🔨 small refactoring to improve branch coverage

include/nlohmann/detail/input/binary_reader.hpp

@@ -408,22 +408,24 @@ class binary_reader
                 // half-precision floating-point numbers in the C language
                 // is shown in Fig. 3.
                 const int half = (byte1 << 8) + byte2;
-                const int exp = (half >> 10) & 0x1F;
-                const int mant = half & 0x3FF;
-                double val;
-                if (exp == 0)
+                const double val = [&half]
                 {
-                    val = std::ldexp(mant, -24);
-                }
-                else if (exp != 31)
-                {
-                    val = std::ldexp(mant + 1024, exp - 25);
-                }
-                else
-                {
-                    val = (mant == 0) ? std::numeric_limits<double>::infinity()
-                          : std::numeric_limits<double>::quiet_NaN();
-                }
+                    const int exp = (half >> 10) & 0x1F;
+                    const int mant = half & 0x3FF;
+                    assert(0 <= exp and exp <= 32);
+                    assert(0 <= mant and mant <= 1024);
+                    switch (exp)
+                    {
+                        case 0:
+                            return std::ldexp(mant, -24);
+                        case 31:
+                            return (mant == 0)

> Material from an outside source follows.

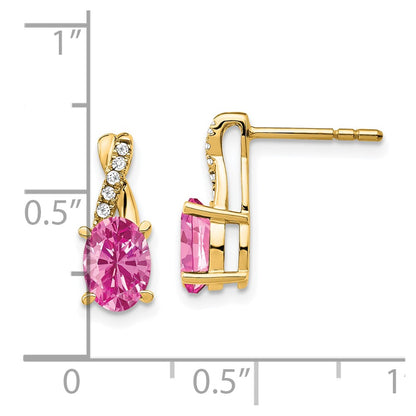 10k 7x5mm Oval October/ Lab-Created Pink Sapphire and Diamond Post Earrings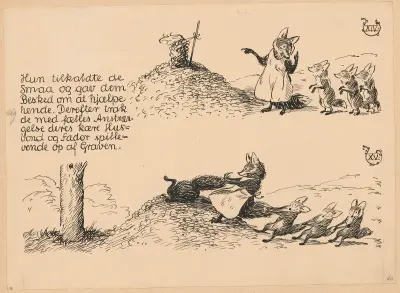 Bamsefar og Mikkel Ræv Pl.10 av Louis Moe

+                            ? std::numeric_limits<double>::infinity()
+                            : std::numeric_limits<double>::quiet_NaN();
+                        default:
+                            return std::ldexp(mant + 1024, exp - 25);
+                    }
+                }();
                 return sax->number_float((half & 0x8000) != 0
                                          ? static_cast<number_float_t>(-val)

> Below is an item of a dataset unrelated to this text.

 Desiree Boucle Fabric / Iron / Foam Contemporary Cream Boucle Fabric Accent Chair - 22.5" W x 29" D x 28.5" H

                                          : static_cast<number_float_t>(val), "");

single_include/nlohmann/json.hpp

@@ -6041,22 +6041,24 @@ class binary_reader
                 // half-precision floating-point numbers in the C language
                 // is shown in Fig. 3.
                 const int half = (byte1 << 8) + byte2;
-                const int exp = (half >> 10) & 0x1F;
-                const int mant = half & 0x3FF;
-                double val;
-                if (exp == 0)
+                const double val = [&half]
                 {
-                    val = std::ldexp(mant, -24);
-                }
-                else if (exp != 31)
-                {
-                    val = std::ldexp(mant + 1024, exp - 25);
-                }
-                else
-                {
-                    val = (mant == 0) ? std::numeric_limits<double>::infinity()
-                          : std::numeric_limits<double>::quiet_NaN();
-                }
+                    const int exp = (half >> 10) & 0x1F;
+                    assert(0 <= exp and exp <= 32);
+                    const int mant = half & 0x3FF;
+                    assert(0 <= mant and mant <= 1024);
+                    switch (exp)
+                    {
+                        case 0:
+                            return std::ldexp(mant, -24);
+                        case 31:
+                            return (mant == 0)

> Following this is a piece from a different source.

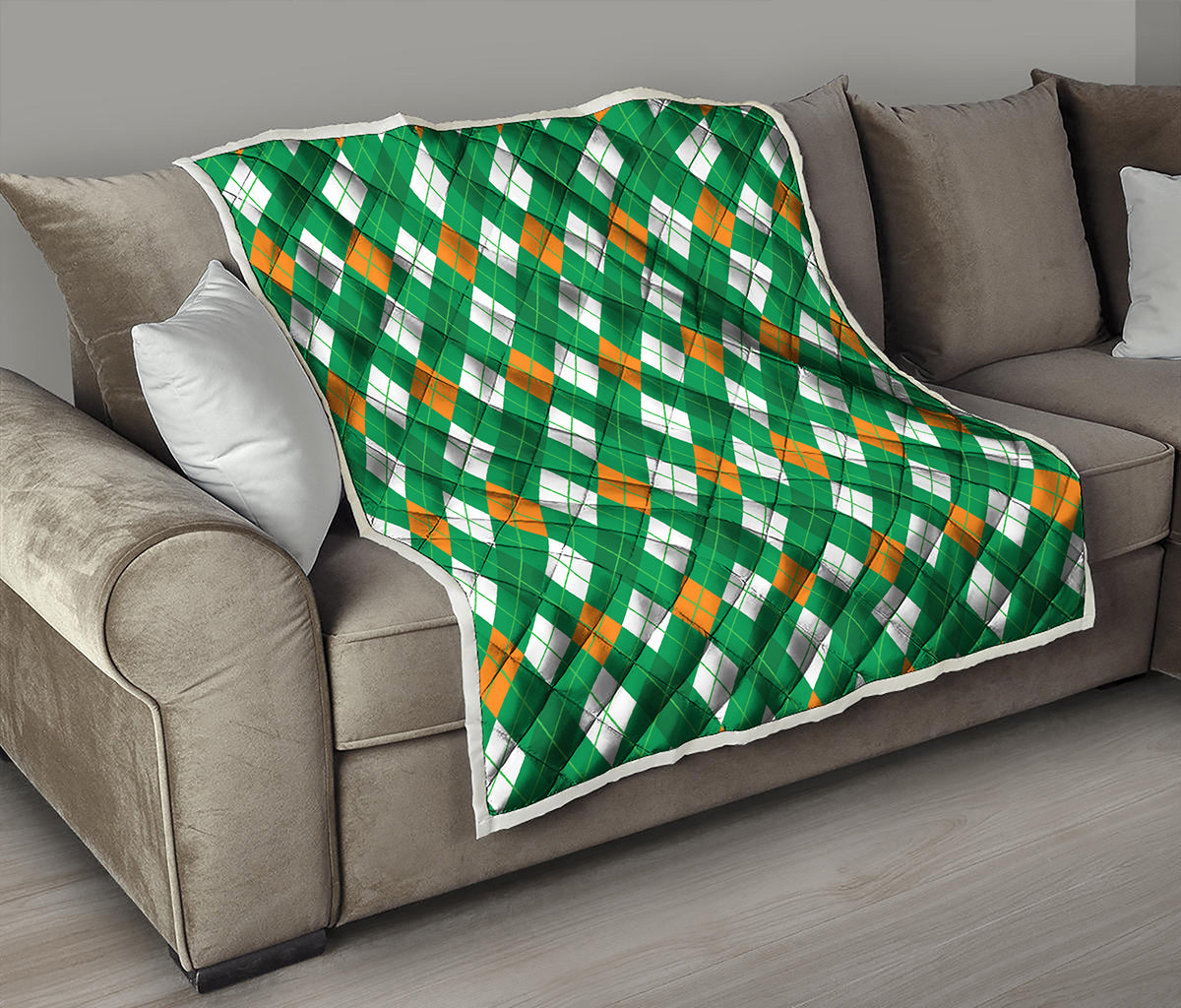 Saint Patrick's Day Argyle Pattern Print Quilt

+                            ? std::numeric_limits<double>::infinity()
+                            : std::numeric_limits<double>::quiet_NaN();
+                        default:
+                            return std::ldexp(mant + 1024, exp - 25);
+                    }
+                }();
                 return sax->number_float((half & 0x8000) != 0
                                          ? static_cast<number_float_t>(-val)
                                          : static_cast<number_float_t>(val), "");